_Source:_

/---

What is D2C (Direct-to-Consumer) Sales? Everything You Need to Know About D2C
Shopping bags are placed on a colorful background. More and more shoppers are turning to online retail, which means brands need to connect directly with consumers. In recent years, consumers have been demanding more authentic connections with brands, craving more personalized experiences, and with competition increasing, they have more choices. Consumer brands are now faced with the challenge of creating exceptional customer-centric experiences. And with this comes the direct-to-consumer model.
What is Direct to Consumer (D2C)?
Direct-to-consumer (D2C) is a retail model in which brands sell directly to new customers. This bypasses wholesale intermediaries and eliminates the need to work with large retail brands and brick-and-mortar stores.
D2C brands own their own products and manage the sorting, packaging, and shipping of products when a customer makes a purchase. This allows them to communicate directly with customers and drive the entire fulfillment process without relying on third parties.
The D2C model accelerates the purchase cycle by eliminating several steps and provides a smoother experience for loyal customers:
- Traditional wholesale/retail model: manufacturer > wholesaler > distributor > retailer > end consumer
- D2C model: Manufacturer > Advertisement/Website > End consumer
The D2C retail model is built for the digitally savvy consumer, and leading D2C brands like Warby Parker, Dollar Shave Club, Allbirds, and Glossier are disrupting the traditional beauty and fashion industries with their unique personalities and customer-first approaches. This model brings you closer to your customers, giving you a first-hand understanding of who’s buying your products and why.

\---

_Exercise requirements:_
- 1) Summarize the direct-to-consumer article in two sentences.
- 2) In the direct-to-consumer article, what steps make up the traditional wholesale/retail model?
- 3) Please carry on the direct-to-consumer article from the point where it stops.
The entries below are separate from the direct-to-consumer article.

_Listed entries:_
/---

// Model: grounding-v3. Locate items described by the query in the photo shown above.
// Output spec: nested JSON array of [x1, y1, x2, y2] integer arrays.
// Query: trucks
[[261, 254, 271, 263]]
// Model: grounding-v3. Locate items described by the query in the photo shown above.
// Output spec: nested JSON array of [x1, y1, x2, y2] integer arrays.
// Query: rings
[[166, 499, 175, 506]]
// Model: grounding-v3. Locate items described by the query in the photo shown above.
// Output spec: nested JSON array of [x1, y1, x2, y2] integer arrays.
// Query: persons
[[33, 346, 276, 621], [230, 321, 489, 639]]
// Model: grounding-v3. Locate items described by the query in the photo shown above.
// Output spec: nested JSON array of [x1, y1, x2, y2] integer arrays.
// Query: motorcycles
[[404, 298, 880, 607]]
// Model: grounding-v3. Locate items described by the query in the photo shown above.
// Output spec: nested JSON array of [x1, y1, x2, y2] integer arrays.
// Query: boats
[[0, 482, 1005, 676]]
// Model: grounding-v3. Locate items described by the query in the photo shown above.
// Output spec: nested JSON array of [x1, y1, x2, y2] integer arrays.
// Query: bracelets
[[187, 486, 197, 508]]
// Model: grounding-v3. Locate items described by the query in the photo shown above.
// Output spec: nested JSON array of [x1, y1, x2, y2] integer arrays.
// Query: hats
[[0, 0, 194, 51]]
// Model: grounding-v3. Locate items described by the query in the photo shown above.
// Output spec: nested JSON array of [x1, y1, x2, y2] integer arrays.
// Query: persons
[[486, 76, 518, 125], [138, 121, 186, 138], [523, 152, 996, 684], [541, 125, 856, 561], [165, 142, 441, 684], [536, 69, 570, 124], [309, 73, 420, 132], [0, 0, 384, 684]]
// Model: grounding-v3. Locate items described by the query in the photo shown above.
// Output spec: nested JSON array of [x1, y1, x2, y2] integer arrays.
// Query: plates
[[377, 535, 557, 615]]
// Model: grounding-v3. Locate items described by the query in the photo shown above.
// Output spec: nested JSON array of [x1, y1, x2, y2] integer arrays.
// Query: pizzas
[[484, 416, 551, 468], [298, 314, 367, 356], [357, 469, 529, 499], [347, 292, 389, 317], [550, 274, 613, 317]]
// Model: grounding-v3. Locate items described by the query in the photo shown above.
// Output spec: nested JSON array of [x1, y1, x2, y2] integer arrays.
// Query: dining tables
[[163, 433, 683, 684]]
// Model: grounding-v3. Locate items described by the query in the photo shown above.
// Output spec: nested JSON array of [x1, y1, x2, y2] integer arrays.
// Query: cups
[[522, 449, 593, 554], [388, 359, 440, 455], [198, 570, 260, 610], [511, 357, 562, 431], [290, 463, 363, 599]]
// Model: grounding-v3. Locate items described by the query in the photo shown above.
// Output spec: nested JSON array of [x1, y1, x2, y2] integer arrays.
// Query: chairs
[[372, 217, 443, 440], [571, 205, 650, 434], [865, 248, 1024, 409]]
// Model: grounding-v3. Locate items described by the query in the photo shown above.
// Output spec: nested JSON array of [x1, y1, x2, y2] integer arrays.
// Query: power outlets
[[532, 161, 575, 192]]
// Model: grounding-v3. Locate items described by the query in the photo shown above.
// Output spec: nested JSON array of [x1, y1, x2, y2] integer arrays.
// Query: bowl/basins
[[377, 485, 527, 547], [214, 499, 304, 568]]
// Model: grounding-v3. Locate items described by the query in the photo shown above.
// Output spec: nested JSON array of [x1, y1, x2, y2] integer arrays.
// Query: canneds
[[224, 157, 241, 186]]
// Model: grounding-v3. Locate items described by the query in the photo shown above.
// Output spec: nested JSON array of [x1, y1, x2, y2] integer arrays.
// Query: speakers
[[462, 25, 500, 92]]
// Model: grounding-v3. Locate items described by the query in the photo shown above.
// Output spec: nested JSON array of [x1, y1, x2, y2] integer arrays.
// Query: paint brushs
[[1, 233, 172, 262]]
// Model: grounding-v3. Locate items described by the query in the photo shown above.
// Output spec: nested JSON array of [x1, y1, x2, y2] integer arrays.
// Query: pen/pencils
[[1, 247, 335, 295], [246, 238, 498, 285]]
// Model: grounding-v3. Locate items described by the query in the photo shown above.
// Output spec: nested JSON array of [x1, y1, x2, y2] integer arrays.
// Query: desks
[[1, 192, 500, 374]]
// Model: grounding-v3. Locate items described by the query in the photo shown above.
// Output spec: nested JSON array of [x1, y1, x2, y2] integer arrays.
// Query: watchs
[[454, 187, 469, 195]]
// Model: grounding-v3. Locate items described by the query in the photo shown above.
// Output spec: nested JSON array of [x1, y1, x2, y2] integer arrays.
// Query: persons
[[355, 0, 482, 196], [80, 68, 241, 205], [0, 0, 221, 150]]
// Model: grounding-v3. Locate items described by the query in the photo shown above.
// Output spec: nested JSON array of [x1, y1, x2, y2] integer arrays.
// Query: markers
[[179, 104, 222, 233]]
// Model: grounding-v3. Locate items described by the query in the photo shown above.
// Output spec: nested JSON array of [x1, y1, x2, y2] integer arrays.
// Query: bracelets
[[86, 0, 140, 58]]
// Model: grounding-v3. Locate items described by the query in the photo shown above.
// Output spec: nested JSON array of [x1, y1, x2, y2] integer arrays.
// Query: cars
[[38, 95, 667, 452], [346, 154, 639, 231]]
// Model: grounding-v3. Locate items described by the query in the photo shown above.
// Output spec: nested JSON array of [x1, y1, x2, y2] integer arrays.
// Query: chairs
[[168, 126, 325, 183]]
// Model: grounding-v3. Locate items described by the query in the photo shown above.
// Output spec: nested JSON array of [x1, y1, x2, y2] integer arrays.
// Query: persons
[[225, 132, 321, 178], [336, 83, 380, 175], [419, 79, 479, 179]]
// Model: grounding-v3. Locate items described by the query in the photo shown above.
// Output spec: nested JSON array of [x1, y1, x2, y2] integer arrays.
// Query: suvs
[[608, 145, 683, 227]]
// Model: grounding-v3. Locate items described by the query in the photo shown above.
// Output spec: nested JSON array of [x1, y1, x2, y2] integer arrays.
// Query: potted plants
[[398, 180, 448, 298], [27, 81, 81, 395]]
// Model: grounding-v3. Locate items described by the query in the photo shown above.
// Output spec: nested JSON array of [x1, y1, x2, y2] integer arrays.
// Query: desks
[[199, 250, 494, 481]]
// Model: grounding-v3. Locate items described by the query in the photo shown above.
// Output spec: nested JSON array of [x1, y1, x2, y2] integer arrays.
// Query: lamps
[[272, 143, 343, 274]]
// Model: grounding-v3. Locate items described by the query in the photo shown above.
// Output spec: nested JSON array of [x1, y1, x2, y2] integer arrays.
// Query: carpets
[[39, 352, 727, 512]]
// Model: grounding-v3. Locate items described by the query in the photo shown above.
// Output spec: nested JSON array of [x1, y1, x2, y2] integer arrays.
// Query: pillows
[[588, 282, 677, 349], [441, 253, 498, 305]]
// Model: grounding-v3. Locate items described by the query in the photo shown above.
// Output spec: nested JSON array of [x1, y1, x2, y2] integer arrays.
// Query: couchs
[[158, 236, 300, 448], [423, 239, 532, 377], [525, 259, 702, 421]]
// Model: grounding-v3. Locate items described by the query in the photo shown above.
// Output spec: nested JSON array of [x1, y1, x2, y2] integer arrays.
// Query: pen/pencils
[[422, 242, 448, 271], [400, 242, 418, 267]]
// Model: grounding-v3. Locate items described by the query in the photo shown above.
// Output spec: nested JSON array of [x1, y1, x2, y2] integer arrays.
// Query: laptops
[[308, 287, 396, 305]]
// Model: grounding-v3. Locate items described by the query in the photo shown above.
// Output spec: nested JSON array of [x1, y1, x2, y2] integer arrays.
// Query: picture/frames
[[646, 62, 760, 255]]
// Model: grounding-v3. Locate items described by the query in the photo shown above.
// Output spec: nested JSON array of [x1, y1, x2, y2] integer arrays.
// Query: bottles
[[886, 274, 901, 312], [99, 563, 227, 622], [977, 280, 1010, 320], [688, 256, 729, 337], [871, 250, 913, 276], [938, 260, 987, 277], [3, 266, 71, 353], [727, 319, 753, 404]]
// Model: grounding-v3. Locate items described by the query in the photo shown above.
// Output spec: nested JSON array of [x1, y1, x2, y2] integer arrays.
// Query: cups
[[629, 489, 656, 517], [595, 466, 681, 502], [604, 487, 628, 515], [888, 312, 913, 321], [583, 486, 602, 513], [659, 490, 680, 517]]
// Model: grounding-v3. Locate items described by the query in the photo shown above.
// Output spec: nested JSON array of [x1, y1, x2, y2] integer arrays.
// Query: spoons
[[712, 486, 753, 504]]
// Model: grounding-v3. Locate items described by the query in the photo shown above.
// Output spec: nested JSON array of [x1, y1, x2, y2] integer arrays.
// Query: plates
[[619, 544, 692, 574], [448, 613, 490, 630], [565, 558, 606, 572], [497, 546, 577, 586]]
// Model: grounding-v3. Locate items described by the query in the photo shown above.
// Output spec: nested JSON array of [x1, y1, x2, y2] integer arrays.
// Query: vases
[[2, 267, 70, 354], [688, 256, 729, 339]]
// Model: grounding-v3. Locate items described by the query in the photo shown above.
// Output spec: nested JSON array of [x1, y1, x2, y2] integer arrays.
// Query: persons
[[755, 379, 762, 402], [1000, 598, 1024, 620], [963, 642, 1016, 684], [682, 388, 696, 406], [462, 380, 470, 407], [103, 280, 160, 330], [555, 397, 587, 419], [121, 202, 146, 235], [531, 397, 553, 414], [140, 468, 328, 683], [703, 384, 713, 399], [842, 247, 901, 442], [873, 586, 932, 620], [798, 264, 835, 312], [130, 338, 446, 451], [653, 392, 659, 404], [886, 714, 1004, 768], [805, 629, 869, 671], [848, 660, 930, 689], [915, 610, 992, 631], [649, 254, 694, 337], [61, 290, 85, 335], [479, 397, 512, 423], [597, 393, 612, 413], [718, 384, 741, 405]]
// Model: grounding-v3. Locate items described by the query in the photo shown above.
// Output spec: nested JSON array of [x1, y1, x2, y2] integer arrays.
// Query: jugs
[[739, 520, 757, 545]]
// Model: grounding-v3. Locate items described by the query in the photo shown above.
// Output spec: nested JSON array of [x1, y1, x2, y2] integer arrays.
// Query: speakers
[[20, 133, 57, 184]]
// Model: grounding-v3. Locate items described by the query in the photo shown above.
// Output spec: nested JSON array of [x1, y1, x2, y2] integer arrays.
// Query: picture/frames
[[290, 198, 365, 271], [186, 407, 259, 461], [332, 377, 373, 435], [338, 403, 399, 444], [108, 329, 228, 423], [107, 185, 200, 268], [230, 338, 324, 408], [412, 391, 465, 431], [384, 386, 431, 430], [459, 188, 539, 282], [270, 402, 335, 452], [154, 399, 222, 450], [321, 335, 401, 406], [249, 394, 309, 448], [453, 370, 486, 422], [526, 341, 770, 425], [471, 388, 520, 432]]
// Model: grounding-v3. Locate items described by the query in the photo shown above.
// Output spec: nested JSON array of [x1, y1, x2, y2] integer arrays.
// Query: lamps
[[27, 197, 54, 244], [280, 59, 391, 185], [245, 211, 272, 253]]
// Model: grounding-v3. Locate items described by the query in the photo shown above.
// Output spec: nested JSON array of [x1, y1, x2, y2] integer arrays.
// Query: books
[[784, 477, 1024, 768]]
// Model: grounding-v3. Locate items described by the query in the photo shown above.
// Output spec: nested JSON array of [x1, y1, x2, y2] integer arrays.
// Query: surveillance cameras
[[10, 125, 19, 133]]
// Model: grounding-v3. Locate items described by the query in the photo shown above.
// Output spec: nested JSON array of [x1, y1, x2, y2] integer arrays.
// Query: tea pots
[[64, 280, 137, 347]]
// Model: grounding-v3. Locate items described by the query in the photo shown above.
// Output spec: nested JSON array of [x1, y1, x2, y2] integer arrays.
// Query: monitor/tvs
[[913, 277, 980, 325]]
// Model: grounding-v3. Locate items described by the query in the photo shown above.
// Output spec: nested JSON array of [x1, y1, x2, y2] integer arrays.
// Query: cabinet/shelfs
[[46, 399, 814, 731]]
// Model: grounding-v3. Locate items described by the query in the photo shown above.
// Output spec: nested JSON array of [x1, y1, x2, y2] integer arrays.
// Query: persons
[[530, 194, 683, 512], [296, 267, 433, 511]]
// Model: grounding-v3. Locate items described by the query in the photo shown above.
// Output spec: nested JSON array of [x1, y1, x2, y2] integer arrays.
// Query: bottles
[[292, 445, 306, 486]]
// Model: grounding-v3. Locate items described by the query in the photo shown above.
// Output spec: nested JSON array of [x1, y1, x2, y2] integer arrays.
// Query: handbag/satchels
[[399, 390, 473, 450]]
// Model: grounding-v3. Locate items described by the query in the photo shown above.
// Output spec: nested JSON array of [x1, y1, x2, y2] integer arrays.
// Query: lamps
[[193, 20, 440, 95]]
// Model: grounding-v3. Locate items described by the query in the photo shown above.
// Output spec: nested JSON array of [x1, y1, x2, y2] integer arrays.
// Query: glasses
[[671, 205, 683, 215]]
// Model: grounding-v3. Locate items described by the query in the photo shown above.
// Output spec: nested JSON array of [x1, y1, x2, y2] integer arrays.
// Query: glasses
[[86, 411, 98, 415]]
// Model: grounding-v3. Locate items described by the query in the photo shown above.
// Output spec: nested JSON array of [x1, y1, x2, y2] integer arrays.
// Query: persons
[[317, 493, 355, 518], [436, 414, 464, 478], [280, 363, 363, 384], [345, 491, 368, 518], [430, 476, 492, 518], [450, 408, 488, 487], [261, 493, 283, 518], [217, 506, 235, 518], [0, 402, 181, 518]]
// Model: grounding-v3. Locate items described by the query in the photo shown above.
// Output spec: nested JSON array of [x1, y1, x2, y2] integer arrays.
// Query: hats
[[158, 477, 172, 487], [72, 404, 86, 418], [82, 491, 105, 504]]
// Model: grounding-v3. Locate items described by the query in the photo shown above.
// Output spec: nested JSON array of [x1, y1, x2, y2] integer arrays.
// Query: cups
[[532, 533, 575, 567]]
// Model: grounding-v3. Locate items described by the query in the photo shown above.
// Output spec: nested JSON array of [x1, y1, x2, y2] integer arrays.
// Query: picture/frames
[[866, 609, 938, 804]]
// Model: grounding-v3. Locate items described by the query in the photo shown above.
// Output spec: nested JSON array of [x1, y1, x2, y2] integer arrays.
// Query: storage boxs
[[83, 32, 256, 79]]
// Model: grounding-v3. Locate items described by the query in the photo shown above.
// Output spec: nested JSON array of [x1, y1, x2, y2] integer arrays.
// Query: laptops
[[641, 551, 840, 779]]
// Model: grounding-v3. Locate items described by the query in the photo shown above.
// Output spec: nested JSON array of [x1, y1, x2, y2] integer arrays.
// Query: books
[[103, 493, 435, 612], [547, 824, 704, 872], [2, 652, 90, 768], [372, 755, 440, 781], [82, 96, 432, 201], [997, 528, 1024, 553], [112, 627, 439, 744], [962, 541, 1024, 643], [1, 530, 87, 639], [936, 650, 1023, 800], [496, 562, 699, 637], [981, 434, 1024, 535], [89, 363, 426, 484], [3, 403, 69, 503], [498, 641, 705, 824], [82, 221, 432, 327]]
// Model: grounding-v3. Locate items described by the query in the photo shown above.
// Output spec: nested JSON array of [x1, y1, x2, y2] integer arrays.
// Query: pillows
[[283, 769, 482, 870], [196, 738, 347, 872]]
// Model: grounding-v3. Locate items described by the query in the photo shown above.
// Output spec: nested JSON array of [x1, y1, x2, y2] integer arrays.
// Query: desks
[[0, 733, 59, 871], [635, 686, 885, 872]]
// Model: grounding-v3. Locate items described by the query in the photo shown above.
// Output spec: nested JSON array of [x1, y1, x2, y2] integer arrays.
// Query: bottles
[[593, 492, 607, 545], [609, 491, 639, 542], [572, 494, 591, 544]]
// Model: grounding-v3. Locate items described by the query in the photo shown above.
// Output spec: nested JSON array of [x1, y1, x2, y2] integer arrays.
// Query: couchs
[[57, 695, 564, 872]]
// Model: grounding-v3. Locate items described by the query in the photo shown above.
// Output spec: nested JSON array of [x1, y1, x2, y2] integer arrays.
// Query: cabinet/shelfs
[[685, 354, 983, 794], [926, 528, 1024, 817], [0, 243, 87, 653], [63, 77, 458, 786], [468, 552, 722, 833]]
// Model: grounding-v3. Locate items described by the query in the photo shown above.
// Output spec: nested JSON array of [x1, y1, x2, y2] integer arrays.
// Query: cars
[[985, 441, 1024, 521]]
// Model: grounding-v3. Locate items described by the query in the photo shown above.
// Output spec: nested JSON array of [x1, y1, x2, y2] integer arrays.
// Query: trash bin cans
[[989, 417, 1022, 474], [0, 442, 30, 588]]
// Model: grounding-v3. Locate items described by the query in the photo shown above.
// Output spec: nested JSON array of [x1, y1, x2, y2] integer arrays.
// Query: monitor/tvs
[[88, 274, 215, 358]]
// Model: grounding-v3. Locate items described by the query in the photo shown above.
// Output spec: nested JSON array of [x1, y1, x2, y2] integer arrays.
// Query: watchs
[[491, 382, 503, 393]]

\---

_The replies:_
- 1) Direct-to-consumer (D2C) is a retail model in which brands sell directly to customers, bypassing wholesale intermediaries and handling the sorting, packaging, and shipping of their own products. By removing several steps from the traditional chain, the model speeds up the purchase cycle and brings brands closer to their customers, and brands such as Warby Parker, Dollar Shave Club, Allbirds, and Glossier are using it to disrupt the traditional beauty and fashion industries.

- 2) Manufacturer, wholesaler, distributor, retailer, and end consumer.

- 3)
Wholesale brands like Walmart and traditional retailers like JCPenney and Unilever now compete with smaller, more specialized brands that go directly to customers.
The Importance of Direct-to-Consumer Sales
D2C is not a new phenomenon. In the 1920s, clothing brands began cutting out middlemen and opening their own D2C stores. In 2007, Bonobos emerged as one of the first digitally native brands focused on selling a single product. However, the concept has grown rapidly in recent years due to two key factors:
Changing consumer expectations
Consumer expectations are higher than ever. Retailers must now provide an exceptional customer experience or risk being left behind by new competitors. Today’s consumers crave personalization and human connection, and they want to buy from brands that share their values. This is a challenge when selling in large retail stores that sell a variety of brands.
For example, a consumer may choose to buy eyeglasses at Warby Parker rather than Sears because they may relate more to Warby Parker than to a large department store that sells products from multiple brands with different values and ethics.
Online sales surge
E-commerce sales show no signs of stopping. The International Trade Administration projects that global online sales will reach $5.5 trillion by 2027. When shoppers stop going to stores, retail partners become irrelevant. And it’s hard to stand out among hundreds of similar products from other brands in stores. It’s no wonder that D2C retailers have taken a different path.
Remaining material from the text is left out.